• _What the task asks_:
Exact copy, pictures excluded: reproduce every record below.

═════ Exercise inputs ═════

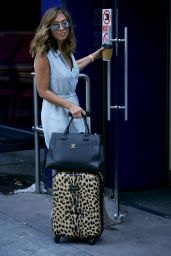 Myleene Klass at Global Radio Studios in London 08/10/2018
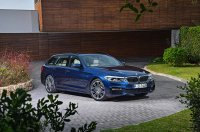 BMW 5 Series Touring New photo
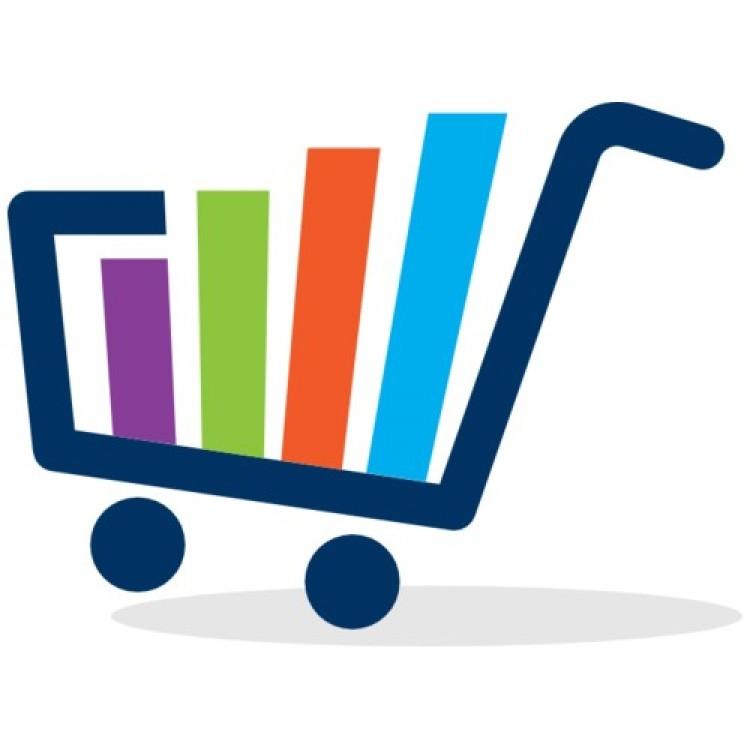 Kuponlap.hu: vásároljon kedvezménnyel, egyszerűen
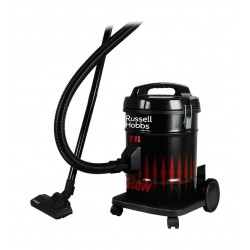 Russell Hobbs 2X 21L 2200Watts Heavy Duty Vacuum Cleaner - Black/Red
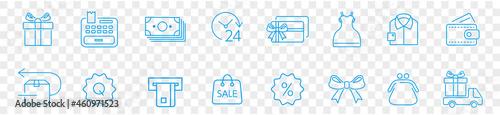 Fotografia, Obraz Shopping malls, icons collection, retail outline vector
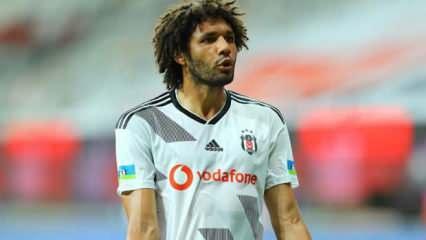 Trabzonspor'dan Beşiktaş'a transfer çalımı!
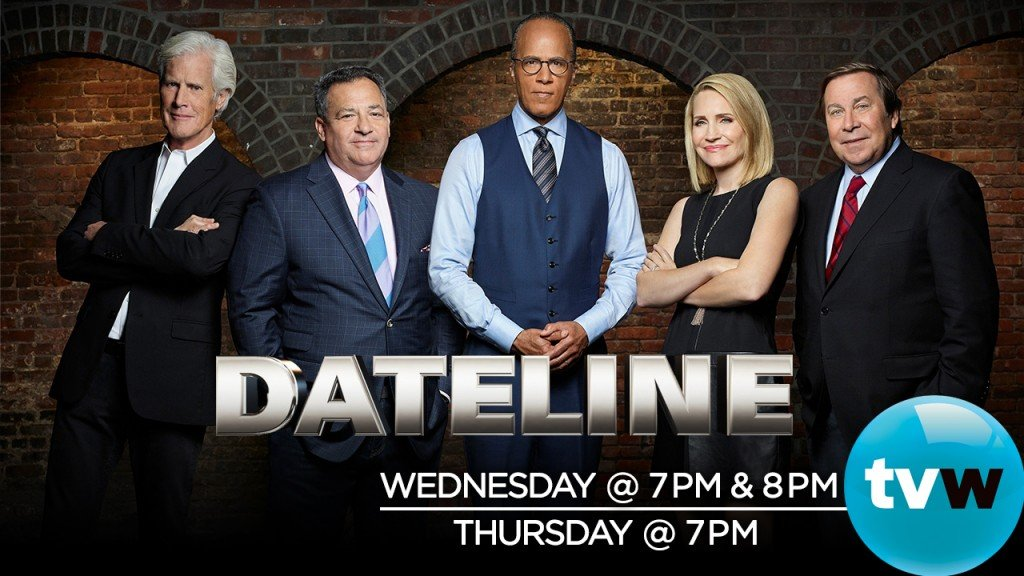 Dateline airs Wed & Thursday 2020
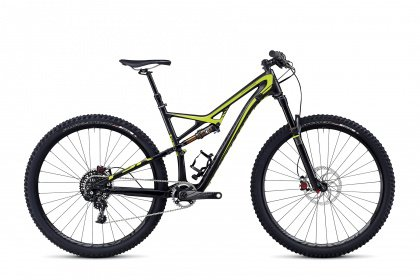 Велосипед Specialized Camber Expert Carbon Evo 29 (2014) / Серо-зеленый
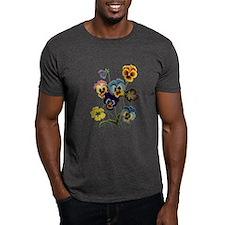 PARADE OF PANSIES T-Shirt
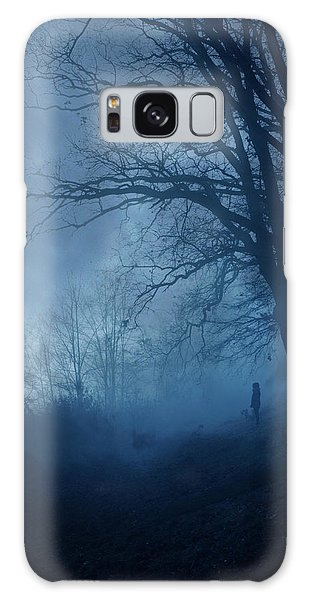 Outdoors Galaxy Case - Silence by Cambion Art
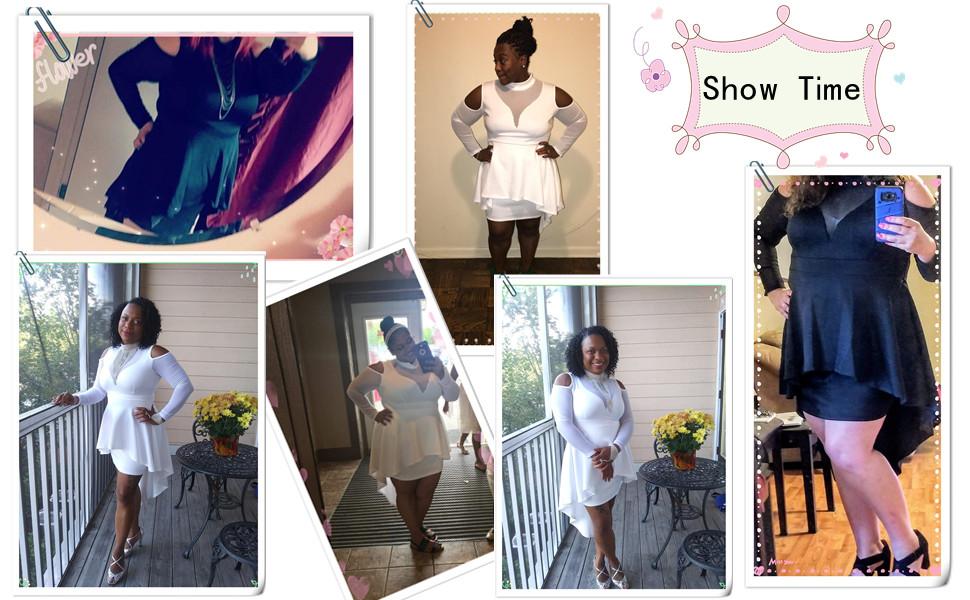 5b7f41516d2 Long Sleeve Cold Shoulder Bodycon Plus Size Mesh Mock Neck Peplum Party  Dress For Women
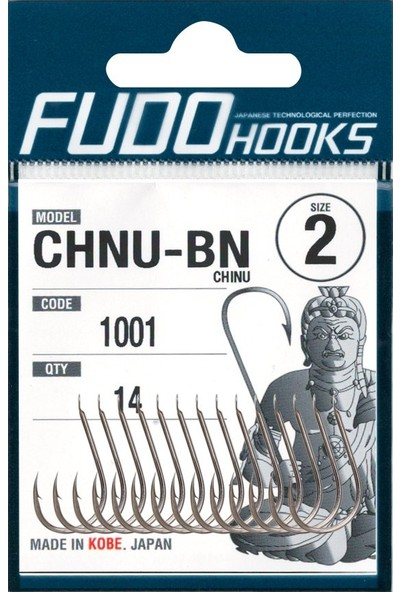 Fudo 1001 Chinu 3/0 Black Nickel Iğne 6'lı Paket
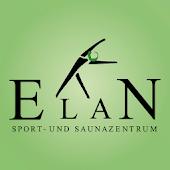Elan Sport- und Saunazentrum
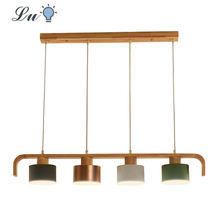 Wood LED Pendant Lights Metal Lamp shade E27 Bedroom Living Room Hanging Lamp Restaurant Kitchen lighting Fixtures Pendant Lamps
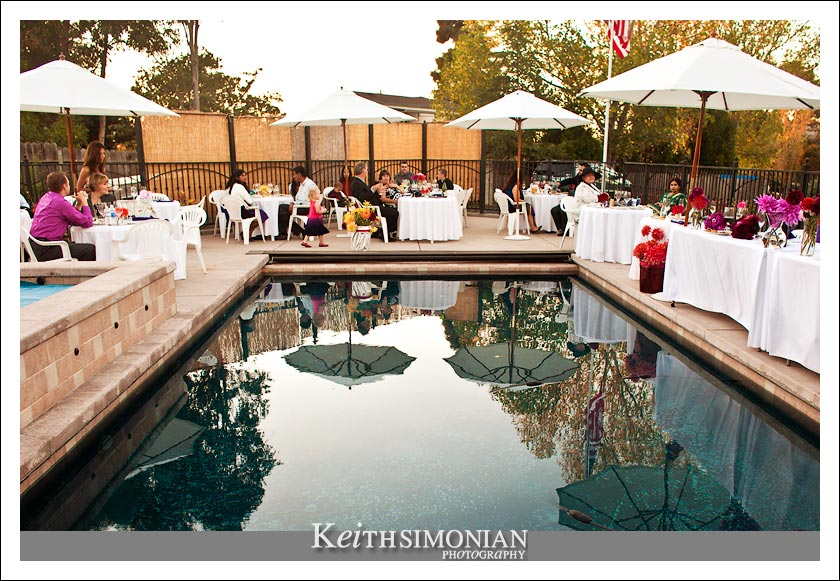 Backyard reception with a pool in the world famous Napa Valley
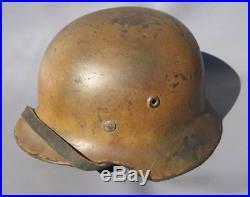 Superb Original Ww2 M40 German Normandy Camo Heer Helmet Wwii Relic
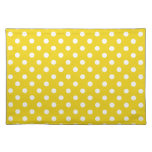 Lemon Yellow Polka Dot Place Mat Placemats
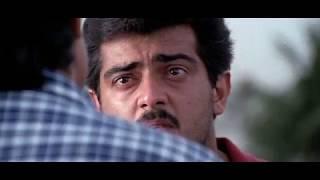 Tamil Motivational Speech #1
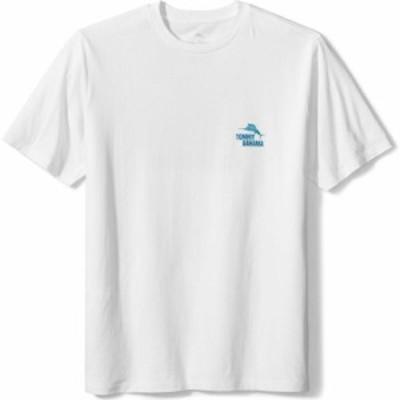トミー バハマ TOMMY BAHAMA メンズ Tシャツ トップス Hand Me the Screwdriver Graphic Tee White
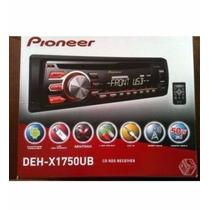 Caixa Cd Player Player Pioneer Deh-x1750ub (apenas A Caixa)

═════

• _Exercise output_:
 Myleene Klass at Global Radio Studios in London 08/10/2018
 BMW 5 Series Touring New photo
 Kuponlap.hu: vásároljon kedvezménnyel, egyszerűen
 Russell Hobbs 2X 21L 2200Watts Heavy Duty Vacuum Cleaner - Black/Red
 Fotografia, Obraz Shopping malls, icons collection, retail outline vector
 Trabzonspor'dan Beşiktaş'a transfer çalımı!
 Dateline airs Wed & Thursday 2020
 Велосипед Specialized Camber Expert Carbon Evo 29 (2014) / Серо-зеленый
 PARADE OF PANSIES T-Shirt
 Outdoors Galaxy Case - Silence by Cambion Art
 5b7f41516d2 Long Sleeve Cold Shoulder Bodycon Plus Size Mesh Mock Neck Peplum Party  Dress For Women
 Fudo 1001 Chinu 3/0 Black Nickel Iğne 6'lı Paket
Elan Sport- und Saunazentrum
 Wood LED Pendant Lights Metal Lamp shade E27 Bedroom Living Room Hanging Lamp Restaurant Kitchen lighting Fixtures Pendant Lamps
 Backyard reception with a pool in the world famous Napa Valley
 Superb Original Ww2 M40 German Normandy Camo Heer Helmet Wwii Relic
 Lemon Yellow Polka Dot Place Mat Placemats
 Tamil Motivational Speech #1
トミー バハマ TOMMY BAHAMA メンズ Tシャツ トップス Hand Me the Screwdriver Graphic Tee White
 Caixa Cd Player Player Pioneer Deh-x1750ub (apenas A Caixa)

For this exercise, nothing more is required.